Tenho uma tese, ainda carente de comprovação, de que uma mente diabólica urdiu os dois incêndios, de forma que numa única tacada conseguisse paralisar os dois maiores formadores de opinião de Minas Gerais, já que ali estudava a nata da intelectualidade mineira e do País. No caso do Santo Antônio, acusa-se um ferro de passar roupa, que foi esquecido ligado na alfaiataria, e no caso do "Caraça" um fogareiro teria sido o autor do feito. Por outro lado, sustento que, naquele momento crucial da história brasileira, com premeditação forjaram-se os dois incêndios.

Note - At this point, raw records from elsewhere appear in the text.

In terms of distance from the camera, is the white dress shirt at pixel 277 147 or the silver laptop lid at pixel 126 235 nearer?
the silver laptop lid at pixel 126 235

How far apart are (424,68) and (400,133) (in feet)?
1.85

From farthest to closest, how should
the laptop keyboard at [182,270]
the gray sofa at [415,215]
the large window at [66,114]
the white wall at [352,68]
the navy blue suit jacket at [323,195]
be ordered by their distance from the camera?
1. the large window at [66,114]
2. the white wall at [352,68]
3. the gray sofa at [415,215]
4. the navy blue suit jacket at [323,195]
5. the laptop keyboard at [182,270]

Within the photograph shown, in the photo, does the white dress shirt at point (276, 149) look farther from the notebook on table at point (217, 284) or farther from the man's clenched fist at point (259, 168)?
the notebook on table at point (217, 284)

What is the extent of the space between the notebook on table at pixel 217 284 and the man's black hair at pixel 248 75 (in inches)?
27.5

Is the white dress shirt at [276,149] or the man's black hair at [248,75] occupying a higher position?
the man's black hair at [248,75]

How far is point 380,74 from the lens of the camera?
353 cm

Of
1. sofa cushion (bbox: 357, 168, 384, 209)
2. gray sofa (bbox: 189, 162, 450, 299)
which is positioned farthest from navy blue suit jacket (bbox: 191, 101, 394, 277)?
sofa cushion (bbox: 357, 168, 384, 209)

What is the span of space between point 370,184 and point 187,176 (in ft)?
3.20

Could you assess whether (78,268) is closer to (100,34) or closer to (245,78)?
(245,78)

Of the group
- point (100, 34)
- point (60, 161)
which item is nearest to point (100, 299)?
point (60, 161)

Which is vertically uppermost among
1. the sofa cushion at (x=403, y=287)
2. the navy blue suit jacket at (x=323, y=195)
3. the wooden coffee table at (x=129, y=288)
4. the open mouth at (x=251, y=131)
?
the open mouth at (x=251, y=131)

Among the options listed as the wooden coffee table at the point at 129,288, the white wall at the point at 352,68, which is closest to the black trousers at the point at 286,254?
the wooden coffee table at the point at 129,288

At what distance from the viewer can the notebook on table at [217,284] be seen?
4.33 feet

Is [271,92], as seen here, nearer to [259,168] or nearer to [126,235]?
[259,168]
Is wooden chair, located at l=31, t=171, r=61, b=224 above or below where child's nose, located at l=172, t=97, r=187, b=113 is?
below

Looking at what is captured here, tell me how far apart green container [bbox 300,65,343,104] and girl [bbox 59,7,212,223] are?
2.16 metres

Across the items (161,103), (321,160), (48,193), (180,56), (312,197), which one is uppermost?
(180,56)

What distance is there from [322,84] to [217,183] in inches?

Em todos os períodos da história humana, há as pessoas mais fundamentalistas que são irredutíveis no seu modo de ser e pensar. Não arredam um centímetro dos princípios fundamentais da organização a que pertencem. Neles acreditam como verdade absoluta, indiscutível, sem possibilidade de abrir-se à premissa do diálogo e à realidade do "outro".
Eu acuso essa mente diabólica de perpetrar ambos os incêndios. Em 1968, na França, o movimento estudantil reivindicava melhores condições de ensino, com ideais libertários contra a tradição da sociedade burguesa de então. Mas cada país tinha uma motivação diferente. No Brasil, o movimento estudantil tinha motivação política e lutava contra a ditadura imposta pelos militares. Ainda em nosso País, havia extremistas de ambos os lados, o que possibilitou o surgimento, por um lado, de guerrilhas urbanas, sequestros de embaixadores e ações terroristas e, por outro lado, de sessões de tortura nas celas do DOPS, patrulhamento ideológico, desaparecimento de cidadãos e perseguição dos simpatizantes do Comunismo. O acirramento das posições levou ao endurecimento do regime e à edição do AI-5. Nesse estado de coisas, os exageros são compreensíveis, mas os desfechos, imprevisíveis.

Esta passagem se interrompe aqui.